▶ _TASK REQUIREMENTS_: Starting at the line that contains "In this image, is" and running through the last line, rewrite those lines with "limestone cliff face" changed to "sandstone cliff face", leaving everything else as it is.

[Data items]
——————
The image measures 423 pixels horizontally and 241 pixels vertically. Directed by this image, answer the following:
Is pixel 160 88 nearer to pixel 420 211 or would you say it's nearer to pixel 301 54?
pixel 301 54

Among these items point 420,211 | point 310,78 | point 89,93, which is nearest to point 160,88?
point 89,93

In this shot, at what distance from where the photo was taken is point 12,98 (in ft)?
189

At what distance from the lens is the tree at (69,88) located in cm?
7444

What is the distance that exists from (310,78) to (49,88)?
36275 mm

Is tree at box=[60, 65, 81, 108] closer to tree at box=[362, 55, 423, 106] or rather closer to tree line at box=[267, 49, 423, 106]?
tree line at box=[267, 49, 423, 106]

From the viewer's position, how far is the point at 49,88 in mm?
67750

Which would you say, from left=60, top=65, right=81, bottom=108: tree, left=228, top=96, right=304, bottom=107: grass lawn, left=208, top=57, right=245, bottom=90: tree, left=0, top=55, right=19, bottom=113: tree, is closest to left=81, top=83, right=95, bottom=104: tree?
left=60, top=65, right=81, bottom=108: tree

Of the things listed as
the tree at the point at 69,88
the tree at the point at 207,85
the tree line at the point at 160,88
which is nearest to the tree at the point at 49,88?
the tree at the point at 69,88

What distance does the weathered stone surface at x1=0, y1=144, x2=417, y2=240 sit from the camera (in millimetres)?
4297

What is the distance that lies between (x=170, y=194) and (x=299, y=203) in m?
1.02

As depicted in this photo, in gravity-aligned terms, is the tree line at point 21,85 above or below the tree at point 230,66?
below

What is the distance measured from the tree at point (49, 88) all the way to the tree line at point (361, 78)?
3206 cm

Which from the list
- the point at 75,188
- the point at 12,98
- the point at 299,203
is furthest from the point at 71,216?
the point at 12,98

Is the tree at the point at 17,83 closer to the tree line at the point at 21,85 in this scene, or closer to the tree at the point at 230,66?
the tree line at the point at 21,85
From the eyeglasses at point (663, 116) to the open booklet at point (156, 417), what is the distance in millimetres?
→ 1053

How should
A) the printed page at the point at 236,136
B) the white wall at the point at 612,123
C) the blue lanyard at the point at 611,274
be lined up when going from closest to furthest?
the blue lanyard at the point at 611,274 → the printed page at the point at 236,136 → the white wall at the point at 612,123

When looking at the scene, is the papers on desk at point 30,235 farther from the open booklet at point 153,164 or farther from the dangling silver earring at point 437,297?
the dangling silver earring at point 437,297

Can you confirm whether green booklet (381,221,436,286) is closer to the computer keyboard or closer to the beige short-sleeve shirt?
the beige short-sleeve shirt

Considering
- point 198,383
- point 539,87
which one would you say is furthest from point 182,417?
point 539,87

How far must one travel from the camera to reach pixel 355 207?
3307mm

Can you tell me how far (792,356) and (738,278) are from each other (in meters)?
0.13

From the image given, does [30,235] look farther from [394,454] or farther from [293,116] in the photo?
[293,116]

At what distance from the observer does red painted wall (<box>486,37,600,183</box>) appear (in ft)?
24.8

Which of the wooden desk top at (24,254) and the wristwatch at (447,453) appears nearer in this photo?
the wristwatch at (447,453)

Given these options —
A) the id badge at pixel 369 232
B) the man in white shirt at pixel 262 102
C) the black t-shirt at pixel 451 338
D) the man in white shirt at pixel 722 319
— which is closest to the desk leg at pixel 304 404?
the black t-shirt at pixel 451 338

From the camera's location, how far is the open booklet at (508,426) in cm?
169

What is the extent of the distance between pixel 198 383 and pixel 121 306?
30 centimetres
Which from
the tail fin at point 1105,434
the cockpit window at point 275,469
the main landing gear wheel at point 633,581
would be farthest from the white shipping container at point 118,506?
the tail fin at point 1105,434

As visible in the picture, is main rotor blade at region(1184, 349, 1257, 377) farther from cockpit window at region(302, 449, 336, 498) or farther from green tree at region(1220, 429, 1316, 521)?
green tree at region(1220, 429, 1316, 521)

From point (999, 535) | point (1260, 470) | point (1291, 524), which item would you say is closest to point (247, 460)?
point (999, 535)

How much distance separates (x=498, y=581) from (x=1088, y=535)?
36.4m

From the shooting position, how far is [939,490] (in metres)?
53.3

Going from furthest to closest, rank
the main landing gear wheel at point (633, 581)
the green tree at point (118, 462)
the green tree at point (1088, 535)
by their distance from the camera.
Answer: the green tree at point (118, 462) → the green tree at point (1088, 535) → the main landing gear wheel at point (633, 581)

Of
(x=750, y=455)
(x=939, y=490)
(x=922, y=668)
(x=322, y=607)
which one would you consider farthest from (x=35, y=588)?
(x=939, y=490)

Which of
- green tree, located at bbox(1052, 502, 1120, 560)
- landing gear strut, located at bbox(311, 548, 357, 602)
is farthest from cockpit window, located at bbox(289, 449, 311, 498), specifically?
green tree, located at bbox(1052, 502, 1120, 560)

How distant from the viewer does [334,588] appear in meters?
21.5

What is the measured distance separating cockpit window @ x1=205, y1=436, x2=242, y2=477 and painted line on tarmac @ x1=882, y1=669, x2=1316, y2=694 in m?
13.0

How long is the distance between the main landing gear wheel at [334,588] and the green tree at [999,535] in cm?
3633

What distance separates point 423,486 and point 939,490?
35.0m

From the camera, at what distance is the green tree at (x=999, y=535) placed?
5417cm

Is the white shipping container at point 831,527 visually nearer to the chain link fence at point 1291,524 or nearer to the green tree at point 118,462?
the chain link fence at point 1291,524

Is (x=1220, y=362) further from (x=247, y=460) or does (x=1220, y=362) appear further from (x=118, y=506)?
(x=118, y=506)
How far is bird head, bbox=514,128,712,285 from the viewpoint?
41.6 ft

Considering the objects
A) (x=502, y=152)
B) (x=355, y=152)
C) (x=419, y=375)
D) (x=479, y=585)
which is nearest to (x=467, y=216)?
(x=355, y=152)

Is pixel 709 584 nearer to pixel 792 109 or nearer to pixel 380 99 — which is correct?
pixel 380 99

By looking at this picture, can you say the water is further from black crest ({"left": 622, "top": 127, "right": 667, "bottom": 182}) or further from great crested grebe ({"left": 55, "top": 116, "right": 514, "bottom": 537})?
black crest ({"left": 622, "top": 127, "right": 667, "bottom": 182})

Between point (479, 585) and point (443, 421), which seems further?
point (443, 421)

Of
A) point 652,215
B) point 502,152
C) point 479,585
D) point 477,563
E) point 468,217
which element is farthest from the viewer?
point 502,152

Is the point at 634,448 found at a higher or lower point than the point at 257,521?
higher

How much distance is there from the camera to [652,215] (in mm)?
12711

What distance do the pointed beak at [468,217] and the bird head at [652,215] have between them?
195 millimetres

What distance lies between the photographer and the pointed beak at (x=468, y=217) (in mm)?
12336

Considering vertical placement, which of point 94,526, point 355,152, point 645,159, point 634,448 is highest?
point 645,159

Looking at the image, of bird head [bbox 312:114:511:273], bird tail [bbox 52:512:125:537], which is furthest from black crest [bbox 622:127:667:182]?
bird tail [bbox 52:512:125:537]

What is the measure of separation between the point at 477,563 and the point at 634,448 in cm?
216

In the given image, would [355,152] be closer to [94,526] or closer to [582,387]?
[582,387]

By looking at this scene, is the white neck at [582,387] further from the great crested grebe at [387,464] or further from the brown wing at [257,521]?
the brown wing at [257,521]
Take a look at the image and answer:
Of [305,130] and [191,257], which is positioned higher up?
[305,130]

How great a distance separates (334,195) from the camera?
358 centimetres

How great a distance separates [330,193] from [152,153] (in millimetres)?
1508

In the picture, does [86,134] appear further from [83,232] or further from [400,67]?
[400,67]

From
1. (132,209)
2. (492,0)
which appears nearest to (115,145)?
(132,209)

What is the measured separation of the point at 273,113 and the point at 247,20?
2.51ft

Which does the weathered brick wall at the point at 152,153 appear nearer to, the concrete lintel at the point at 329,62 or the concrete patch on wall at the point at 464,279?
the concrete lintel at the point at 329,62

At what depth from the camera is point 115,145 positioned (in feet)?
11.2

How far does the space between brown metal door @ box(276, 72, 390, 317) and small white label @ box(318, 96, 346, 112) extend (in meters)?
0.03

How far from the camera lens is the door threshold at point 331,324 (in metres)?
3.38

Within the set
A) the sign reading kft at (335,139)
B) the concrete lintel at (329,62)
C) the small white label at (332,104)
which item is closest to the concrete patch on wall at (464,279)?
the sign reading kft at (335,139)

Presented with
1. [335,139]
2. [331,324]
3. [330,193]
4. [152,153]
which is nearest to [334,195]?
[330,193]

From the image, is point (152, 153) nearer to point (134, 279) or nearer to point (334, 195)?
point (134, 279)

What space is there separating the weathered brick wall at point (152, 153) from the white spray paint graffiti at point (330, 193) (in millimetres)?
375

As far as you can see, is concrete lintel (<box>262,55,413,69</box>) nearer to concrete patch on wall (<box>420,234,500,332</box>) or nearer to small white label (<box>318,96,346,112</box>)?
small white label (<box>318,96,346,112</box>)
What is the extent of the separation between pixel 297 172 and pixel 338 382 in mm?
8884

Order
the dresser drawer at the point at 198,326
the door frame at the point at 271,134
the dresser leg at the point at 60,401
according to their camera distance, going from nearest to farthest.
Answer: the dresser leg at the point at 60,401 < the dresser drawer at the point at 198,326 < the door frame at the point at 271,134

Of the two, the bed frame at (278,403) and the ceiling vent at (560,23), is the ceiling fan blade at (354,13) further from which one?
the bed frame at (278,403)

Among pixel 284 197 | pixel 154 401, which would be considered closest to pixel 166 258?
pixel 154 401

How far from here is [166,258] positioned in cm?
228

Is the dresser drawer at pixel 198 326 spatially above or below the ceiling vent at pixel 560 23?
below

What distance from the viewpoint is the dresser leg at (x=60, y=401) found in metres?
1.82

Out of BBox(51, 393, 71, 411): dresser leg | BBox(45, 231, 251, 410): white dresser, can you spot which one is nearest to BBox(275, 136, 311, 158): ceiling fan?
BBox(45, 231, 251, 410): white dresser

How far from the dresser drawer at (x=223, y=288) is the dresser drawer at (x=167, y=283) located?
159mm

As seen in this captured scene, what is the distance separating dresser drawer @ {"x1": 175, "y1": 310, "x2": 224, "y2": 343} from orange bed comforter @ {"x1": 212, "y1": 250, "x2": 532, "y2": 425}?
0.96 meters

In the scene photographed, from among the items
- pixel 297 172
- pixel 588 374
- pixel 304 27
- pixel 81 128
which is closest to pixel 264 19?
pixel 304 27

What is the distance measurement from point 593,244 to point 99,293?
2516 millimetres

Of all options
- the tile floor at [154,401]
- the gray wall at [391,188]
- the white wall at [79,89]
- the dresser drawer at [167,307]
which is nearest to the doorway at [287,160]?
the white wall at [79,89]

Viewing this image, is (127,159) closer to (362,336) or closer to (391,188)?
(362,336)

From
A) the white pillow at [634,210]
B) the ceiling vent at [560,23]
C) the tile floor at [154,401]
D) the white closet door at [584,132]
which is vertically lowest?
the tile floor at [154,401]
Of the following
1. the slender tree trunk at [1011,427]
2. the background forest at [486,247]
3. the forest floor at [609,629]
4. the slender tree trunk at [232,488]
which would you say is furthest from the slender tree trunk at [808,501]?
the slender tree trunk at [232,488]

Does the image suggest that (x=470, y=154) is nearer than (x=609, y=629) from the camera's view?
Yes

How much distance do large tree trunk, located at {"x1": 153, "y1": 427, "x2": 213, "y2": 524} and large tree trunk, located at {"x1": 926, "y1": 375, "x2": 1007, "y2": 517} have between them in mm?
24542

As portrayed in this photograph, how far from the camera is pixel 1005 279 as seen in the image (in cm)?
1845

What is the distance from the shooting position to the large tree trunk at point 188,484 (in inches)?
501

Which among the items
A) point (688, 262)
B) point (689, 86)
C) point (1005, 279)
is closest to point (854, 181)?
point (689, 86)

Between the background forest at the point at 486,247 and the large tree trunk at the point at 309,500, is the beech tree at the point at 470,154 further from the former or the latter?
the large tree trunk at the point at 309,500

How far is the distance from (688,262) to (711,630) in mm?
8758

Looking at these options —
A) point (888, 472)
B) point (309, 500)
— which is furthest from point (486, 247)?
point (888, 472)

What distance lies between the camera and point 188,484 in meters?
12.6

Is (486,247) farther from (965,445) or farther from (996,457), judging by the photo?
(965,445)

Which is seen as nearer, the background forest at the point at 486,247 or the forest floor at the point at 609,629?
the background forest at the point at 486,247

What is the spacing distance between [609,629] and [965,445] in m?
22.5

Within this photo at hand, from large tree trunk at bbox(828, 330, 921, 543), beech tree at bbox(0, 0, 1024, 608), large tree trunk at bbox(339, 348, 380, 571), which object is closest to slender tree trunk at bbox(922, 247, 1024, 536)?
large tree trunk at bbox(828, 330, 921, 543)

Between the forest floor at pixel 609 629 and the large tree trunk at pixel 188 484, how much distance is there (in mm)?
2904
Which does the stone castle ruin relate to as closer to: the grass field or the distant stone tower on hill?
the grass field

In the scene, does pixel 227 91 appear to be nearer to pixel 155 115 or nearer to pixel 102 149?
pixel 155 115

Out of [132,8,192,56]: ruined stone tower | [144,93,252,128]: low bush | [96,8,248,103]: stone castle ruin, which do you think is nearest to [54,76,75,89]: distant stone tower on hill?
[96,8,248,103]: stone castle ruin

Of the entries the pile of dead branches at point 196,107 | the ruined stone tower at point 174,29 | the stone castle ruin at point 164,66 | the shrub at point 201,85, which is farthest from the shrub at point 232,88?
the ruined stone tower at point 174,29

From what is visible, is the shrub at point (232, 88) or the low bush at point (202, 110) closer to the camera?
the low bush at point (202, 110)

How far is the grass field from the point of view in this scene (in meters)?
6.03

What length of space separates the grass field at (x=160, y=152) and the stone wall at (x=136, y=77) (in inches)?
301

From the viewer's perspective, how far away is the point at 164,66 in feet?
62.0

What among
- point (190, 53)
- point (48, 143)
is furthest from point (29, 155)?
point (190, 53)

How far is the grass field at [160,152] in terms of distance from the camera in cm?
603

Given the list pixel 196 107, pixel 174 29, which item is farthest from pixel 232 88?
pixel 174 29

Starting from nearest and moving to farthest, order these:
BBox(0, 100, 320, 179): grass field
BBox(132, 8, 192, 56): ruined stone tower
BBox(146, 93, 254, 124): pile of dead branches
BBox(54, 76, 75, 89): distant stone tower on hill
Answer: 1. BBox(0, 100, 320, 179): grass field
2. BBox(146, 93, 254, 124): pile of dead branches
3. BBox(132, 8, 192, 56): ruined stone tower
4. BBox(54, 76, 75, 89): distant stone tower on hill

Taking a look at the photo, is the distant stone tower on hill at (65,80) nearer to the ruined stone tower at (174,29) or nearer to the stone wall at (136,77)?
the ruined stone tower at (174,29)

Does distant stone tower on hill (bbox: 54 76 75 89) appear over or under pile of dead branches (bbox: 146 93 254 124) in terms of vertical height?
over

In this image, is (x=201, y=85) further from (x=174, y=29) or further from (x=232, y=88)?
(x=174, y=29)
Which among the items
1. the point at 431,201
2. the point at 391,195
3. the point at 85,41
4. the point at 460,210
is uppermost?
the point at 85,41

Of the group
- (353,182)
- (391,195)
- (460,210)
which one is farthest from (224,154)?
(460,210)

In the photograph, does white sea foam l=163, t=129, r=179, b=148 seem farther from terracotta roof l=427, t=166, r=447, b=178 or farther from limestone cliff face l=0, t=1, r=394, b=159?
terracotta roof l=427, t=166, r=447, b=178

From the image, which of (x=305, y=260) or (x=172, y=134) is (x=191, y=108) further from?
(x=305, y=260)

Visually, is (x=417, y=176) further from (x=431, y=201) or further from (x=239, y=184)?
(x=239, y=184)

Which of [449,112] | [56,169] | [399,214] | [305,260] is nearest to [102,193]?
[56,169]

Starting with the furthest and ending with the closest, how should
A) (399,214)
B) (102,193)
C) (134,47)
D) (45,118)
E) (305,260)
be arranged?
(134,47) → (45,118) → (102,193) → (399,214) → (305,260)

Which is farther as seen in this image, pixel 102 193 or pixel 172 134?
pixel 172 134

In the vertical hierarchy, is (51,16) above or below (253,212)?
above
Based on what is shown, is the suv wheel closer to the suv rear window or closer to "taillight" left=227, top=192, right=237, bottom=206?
——————
▶ _SOLUTION FOR THIS PROBLEM_:
In this image, is (x=201, y=85) further from (x=174, y=29) or further from (x=232, y=88)?
(x=174, y=29)
Which among the items
1. the point at 431,201
2. the point at 391,195
3. the point at 85,41
4. the point at 460,210
is uppermost?
the point at 85,41

Of the group
- (353,182)
- (391,195)
- (460,210)
which one is farthest from (224,154)?
(460,210)

In the photograph, does white sea foam l=163, t=129, r=179, b=148 seem farther from terracotta roof l=427, t=166, r=447, b=178 or farther from sandstone cliff face l=0, t=1, r=394, b=159?
terracotta roof l=427, t=166, r=447, b=178

From the image, which of (x=305, y=260) or (x=172, y=134) is (x=191, y=108) further from?
(x=305, y=260)

Visually, is (x=417, y=176) further from (x=431, y=201) or further from (x=239, y=184)?
(x=239, y=184)

Which of [449,112] | [56,169] | [399,214] | [305,260] is nearest to [102,193]?
[56,169]

Starting with the furthest and ending with the closest, how should
A) (399,214)
B) (102,193)
C) (134,47)
D) (45,118)
E) (305,260)
be arranged?
(134,47) → (45,118) → (102,193) → (399,214) → (305,260)

Which is farther as seen in this image, pixel 102 193 or pixel 172 134?
pixel 172 134

In the vertical hierarchy, is (51,16) above or below (253,212)?
above
Based on what is shown, is the suv wheel closer to the suv rear window or closer to "taillight" left=227, top=192, right=237, bottom=206?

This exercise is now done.